Dataset entries
——

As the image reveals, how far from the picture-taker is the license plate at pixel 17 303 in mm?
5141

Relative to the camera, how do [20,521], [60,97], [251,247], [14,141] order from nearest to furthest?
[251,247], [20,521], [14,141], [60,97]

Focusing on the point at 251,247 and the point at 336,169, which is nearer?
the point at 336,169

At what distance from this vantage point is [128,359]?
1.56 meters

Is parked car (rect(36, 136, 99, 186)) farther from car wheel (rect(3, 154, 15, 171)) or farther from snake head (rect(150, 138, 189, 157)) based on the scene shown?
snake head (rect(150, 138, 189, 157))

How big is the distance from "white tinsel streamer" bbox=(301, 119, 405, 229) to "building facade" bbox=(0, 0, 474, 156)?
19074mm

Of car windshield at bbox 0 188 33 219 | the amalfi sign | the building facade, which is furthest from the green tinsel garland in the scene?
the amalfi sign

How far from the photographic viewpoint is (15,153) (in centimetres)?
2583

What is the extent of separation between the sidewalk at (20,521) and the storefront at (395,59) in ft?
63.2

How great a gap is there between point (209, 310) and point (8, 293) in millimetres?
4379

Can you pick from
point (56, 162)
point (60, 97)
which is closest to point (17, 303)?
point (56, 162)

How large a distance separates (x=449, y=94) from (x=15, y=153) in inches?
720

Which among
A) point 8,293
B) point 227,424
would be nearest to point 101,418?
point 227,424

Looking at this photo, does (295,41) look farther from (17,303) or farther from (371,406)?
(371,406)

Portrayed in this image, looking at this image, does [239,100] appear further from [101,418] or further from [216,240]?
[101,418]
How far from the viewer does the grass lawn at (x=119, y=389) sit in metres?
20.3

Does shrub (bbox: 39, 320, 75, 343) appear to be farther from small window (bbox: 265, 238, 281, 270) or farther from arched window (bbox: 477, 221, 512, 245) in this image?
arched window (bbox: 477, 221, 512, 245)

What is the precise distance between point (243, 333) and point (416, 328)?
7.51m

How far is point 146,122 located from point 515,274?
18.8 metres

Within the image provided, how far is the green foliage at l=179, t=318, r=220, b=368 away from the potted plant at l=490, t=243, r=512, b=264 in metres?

——

→ **EXERCISE REQUIREMENTS**: Reproduce all of the material above word for word, keeping each line unchanged.

→ **REPLY**:
As the image reveals, how far from the picture-taker is the license plate at pixel 17 303 in mm?
5141

Relative to the camera, how do [20,521], [60,97], [251,247], [14,141] order from nearest to furthest?
[251,247], [20,521], [14,141], [60,97]

Focusing on the point at 251,247 and the point at 336,169, which is nearer?
the point at 336,169

At what distance from this vantage point is [128,359]?
1.56 meters

Is parked car (rect(36, 136, 99, 186)) farther from car wheel (rect(3, 154, 15, 171)) or farther from snake head (rect(150, 138, 189, 157)) based on the scene shown?
snake head (rect(150, 138, 189, 157))

How big is the distance from "white tinsel streamer" bbox=(301, 119, 405, 229) to "building facade" bbox=(0, 0, 474, 156)?
19074mm

Of car windshield at bbox 0 188 33 219 | the amalfi sign | the building facade, which is furthest from the green tinsel garland in the scene?
the amalfi sign

How far from the photographic viewpoint is (15,153) (in centimetres)?
2583

What is the extent of separation between the sidewalk at (20,521) and the storefront at (395,59) in ft?
63.2

How great a gap is there between point (209, 310) and point (8, 293) in millimetres?
4379

Can you pick from
point (56, 162)
point (60, 97)
which is closest to point (17, 303)?
point (56, 162)

How large a distance separates (x=449, y=94) from (x=15, y=153) in inches?
720

Which among
A) point 8,293
B) point 227,424
would be nearest to point 101,418?
point 227,424

Looking at this photo, does (295,41) look farther from (17,303) or farther from (371,406)?
(371,406)

Portrayed in this image, looking at this image, does [239,100] appear further from [101,418] or further from [216,240]?
[101,418]
How far from the viewer does the grass lawn at (x=119, y=389) sit in metres?
20.3

Does shrub (bbox: 39, 320, 75, 343) appear to be farther from small window (bbox: 265, 238, 281, 270) or farther from arched window (bbox: 477, 221, 512, 245) in this image?
arched window (bbox: 477, 221, 512, 245)

What is the precise distance between point (243, 333) and point (416, 328)?
7.51m

How far is point 146,122 located from point 515,274?
18.8 metres

Within the image provided, how far is the green foliage at l=179, t=318, r=220, b=368 away from the potted plant at l=490, t=243, r=512, b=264 in metres?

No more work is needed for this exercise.